In time, he graduated to the Pearse Og senior string in which he proved a very capable forward and when Houlahan expressed the view that he could possibly reach inter-county status, this provided him with more encouragement.

But his myriad of sporting interests meant that Bell was not able to commit himself more fully to a career in GAA.

"To be honest, the fact that Gaelic football is played on a bigger pitch than soccer or rugby suited me down to the ground because I was able to use my pace better and avail of space," reveals Tony. "I was also able to score with both feet which I found to be a big help.

"I know nowadays most players have mastered this particular skill but back some 30 years ago it was rather different with most players only able to kick scores with one foot."

It was with some regret that he eventually departed the GAA scene.

"I made some good friends in the Pearse Og club and since then Gerard Houlahan has invited me to oversee soccer coaching courses which were run under the auspices of the Council in Armagh," he points out.

When he called time on his field game pursuits, Tony turned his hand to bowls and was to make an impact in both the indoor and outdoor codes.

"I was fortunate enough to reach the British Isles Triples and Fours finals over the course of the last few years and this afforded me tremendous satisfaction," reveals Bell. "I had initially taken up the sport as a means of relaxation but as I got more involved my competitive juices started to flow again and I found myself competing at quite a high level, which was rather unexpected."

Indeed, since he called time on what he terms "high-energy sports" he has been enjoying an extended sporting career through bowls, golf and cricket as well as becoming an armchair rugby fan.

"I have represented Dunbarton bowling club and I am a member of Tandragee golf club but I can assure you that my interest in rugby is away from the field of play," smiles Bell. "My brother Gary's daughter, Jodie, is married to the former Ulster and Ireland captain Rory Best so it's no great surprise to learn that I have been a passionate follower of both teams for some years now."

Even the onset of prostate cancer has failed to diminish his spirit or quench his pursuit of an active life.

"The cancer was initially diagnosed some 13 years ago and I had radiotherapy treatment last year, but I must say I am feeling good just now," states Bell.

"I like to get on with what I am doing, although I recognise my limitations. There are people out there who are more unfortunate than me and I have to say that life is good."

He certainly did not pick his love for the outdoor life up off the stones. At just seven years short of reaching the 'ton', his father still undertakes his walk in Gosford Forest Park, Markethill on at least four days in any given week.

"My father has always been a very active man and he has kept us all on our toes. He lives just a few doors from me in Castle Avenue, Richhill while my brother also resides in the same row of houses so we are a close family with sport helping to cement what is a great bond. Maybe they should rename the street 'Bell Avenue'," adds Tony.
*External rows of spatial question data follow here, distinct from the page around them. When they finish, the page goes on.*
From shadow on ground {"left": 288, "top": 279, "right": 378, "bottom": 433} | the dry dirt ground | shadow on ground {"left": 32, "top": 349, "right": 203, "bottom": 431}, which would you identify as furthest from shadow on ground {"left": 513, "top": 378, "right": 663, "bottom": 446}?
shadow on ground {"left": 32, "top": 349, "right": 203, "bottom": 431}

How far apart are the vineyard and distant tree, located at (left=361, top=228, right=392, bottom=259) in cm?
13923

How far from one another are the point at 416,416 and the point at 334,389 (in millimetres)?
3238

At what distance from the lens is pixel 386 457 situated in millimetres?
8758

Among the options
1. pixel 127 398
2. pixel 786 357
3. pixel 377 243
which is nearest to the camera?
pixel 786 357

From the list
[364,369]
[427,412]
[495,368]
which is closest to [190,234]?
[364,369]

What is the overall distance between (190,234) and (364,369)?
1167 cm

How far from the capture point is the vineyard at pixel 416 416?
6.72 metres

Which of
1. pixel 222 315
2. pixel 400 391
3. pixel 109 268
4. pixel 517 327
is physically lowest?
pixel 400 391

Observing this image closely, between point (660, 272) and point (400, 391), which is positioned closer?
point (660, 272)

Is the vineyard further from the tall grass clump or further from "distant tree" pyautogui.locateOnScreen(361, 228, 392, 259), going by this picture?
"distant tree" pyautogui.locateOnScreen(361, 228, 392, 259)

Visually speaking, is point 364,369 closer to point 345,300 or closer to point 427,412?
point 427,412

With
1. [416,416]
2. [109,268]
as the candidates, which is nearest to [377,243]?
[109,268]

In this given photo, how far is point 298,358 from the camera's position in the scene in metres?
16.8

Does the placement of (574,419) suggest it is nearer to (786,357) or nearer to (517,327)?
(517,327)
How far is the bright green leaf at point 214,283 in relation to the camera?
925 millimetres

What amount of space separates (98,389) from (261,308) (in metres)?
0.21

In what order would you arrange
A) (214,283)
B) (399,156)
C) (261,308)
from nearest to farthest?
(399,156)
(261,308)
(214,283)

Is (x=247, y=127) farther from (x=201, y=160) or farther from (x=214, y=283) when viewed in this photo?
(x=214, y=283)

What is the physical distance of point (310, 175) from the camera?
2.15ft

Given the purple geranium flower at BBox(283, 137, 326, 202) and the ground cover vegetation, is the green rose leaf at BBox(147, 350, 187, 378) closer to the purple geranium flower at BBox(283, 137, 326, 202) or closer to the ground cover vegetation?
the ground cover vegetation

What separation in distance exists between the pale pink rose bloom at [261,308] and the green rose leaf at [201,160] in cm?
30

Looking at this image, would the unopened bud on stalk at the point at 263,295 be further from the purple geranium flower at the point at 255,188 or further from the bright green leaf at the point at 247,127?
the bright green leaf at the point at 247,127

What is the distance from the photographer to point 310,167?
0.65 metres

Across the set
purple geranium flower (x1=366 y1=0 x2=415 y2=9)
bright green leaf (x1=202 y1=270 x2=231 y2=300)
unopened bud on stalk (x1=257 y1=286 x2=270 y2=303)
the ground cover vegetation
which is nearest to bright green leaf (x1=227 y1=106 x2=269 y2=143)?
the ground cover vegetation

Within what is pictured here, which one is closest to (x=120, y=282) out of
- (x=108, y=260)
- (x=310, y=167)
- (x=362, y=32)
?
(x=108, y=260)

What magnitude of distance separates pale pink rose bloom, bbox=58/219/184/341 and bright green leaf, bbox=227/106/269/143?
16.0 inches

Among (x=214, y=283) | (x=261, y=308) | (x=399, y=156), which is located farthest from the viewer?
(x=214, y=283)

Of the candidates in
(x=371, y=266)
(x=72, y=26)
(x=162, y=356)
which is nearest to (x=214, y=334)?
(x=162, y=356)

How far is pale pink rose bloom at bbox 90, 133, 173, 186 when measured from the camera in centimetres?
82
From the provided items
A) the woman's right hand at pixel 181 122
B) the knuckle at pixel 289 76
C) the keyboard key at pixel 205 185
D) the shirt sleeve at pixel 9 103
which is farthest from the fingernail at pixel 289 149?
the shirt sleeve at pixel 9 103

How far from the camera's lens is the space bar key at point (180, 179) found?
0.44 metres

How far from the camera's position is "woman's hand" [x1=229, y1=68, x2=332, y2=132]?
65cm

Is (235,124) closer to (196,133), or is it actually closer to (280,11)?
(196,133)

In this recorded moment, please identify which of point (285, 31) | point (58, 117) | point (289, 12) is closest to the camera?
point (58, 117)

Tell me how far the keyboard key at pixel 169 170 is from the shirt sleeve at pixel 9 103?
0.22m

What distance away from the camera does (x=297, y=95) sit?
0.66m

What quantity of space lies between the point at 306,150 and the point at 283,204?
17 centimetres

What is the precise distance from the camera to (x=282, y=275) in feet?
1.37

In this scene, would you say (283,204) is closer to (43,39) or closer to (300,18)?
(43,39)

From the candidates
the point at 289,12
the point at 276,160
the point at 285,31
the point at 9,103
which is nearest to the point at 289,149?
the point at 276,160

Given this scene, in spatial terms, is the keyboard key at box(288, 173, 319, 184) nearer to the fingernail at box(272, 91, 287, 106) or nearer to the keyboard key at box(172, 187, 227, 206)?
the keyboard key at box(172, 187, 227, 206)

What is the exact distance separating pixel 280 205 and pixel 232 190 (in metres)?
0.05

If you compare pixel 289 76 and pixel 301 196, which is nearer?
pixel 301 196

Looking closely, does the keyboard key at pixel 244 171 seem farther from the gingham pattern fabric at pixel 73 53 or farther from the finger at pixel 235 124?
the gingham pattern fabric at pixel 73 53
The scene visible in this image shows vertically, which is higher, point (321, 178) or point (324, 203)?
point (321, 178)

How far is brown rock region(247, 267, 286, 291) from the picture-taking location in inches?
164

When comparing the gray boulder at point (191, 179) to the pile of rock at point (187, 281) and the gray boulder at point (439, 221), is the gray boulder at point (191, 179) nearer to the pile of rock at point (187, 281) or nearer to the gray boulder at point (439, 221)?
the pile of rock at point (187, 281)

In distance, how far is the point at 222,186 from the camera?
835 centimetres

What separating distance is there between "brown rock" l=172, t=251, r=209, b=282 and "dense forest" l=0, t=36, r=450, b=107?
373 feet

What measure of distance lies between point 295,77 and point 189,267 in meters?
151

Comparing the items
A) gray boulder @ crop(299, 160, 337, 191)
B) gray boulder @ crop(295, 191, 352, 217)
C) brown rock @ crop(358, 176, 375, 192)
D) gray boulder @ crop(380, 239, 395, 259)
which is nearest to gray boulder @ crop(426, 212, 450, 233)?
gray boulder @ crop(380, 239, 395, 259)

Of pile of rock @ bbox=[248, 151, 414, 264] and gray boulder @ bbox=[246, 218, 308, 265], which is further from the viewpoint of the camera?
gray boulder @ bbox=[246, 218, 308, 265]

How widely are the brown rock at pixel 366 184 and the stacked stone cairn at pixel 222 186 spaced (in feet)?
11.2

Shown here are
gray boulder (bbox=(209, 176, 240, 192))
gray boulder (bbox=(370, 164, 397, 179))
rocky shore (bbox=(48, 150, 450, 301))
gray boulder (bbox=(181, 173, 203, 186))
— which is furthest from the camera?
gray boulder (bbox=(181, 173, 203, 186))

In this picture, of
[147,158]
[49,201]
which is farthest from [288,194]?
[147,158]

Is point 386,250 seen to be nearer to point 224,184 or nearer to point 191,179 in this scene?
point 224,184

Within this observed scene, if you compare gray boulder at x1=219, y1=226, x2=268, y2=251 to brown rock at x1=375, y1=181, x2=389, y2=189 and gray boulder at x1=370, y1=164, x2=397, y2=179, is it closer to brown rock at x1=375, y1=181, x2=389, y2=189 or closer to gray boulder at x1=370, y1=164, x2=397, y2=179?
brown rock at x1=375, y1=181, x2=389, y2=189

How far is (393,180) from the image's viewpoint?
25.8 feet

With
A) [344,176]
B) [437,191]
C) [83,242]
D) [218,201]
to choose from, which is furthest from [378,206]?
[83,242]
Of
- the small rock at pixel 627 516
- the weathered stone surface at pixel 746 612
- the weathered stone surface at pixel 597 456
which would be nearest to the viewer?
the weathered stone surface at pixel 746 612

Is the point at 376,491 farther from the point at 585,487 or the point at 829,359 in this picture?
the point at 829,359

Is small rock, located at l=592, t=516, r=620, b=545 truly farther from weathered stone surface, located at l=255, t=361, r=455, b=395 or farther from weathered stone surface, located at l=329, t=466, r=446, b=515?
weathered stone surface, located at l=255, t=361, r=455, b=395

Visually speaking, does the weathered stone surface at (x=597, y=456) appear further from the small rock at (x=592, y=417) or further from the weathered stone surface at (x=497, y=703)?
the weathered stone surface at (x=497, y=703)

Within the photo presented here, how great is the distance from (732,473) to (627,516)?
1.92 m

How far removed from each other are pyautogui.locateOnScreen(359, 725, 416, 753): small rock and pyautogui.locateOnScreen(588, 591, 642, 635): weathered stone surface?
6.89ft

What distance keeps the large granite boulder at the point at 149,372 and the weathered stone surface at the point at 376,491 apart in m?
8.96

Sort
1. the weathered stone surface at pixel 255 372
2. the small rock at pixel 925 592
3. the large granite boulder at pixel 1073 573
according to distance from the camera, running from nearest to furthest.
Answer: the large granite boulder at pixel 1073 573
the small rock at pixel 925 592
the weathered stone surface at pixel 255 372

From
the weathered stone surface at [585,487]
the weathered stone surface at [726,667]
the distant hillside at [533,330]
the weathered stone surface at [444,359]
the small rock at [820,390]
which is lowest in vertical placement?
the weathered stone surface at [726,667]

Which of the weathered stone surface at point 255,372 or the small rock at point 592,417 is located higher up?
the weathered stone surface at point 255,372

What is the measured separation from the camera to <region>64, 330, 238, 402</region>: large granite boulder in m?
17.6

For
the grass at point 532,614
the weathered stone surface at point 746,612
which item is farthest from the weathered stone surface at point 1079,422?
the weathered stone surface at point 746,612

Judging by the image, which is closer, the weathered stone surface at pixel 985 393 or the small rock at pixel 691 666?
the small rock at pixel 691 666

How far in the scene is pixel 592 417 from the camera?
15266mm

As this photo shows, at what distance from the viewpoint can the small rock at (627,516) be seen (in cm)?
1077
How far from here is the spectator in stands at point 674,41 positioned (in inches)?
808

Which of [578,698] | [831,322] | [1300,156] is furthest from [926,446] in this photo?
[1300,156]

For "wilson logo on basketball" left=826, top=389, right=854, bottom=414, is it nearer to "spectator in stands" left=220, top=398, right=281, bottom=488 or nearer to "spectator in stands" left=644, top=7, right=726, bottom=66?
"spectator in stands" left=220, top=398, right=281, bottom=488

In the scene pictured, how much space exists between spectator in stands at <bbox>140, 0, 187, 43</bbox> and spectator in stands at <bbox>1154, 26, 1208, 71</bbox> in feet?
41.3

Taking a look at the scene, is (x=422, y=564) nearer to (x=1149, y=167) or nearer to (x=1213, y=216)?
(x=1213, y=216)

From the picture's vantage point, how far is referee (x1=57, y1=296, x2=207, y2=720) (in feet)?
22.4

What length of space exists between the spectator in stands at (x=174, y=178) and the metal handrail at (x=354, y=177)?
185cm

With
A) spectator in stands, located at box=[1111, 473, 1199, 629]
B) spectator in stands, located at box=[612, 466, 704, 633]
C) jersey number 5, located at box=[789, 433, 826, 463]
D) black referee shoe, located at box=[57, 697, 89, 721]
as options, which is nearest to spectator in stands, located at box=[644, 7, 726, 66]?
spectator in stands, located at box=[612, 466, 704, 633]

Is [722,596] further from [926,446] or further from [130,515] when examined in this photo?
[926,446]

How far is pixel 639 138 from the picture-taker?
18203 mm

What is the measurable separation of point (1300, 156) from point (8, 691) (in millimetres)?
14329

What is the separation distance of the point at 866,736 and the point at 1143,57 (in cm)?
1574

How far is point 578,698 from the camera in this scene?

He follows in his father's footsteps by walking and exercising in Gosford Forest Park and continues to take a keen interest in all sports.

"I like to think that I have a positive attitude and I feel that this helps to sustain me," states Tony.

"I know that there are a lot of people engaged in sport who derive tremendous satisfaction from it and I must say that I certainly enjoyed my involvement in whatever sport I was pursuing at any given time.

"I like to think that I have been trying to put something back into football by overseeing coaching courses and helping young players. There is obviously great interest in sport just now and with the improved facilities and highly enthusiastic coaches I can see great progress being made on all fronts.

"It's tremendous to see young people getting the encouragement they receive to help them maximise their talents and I have no doubt that the stars of the future are right here in our midst when you think about it."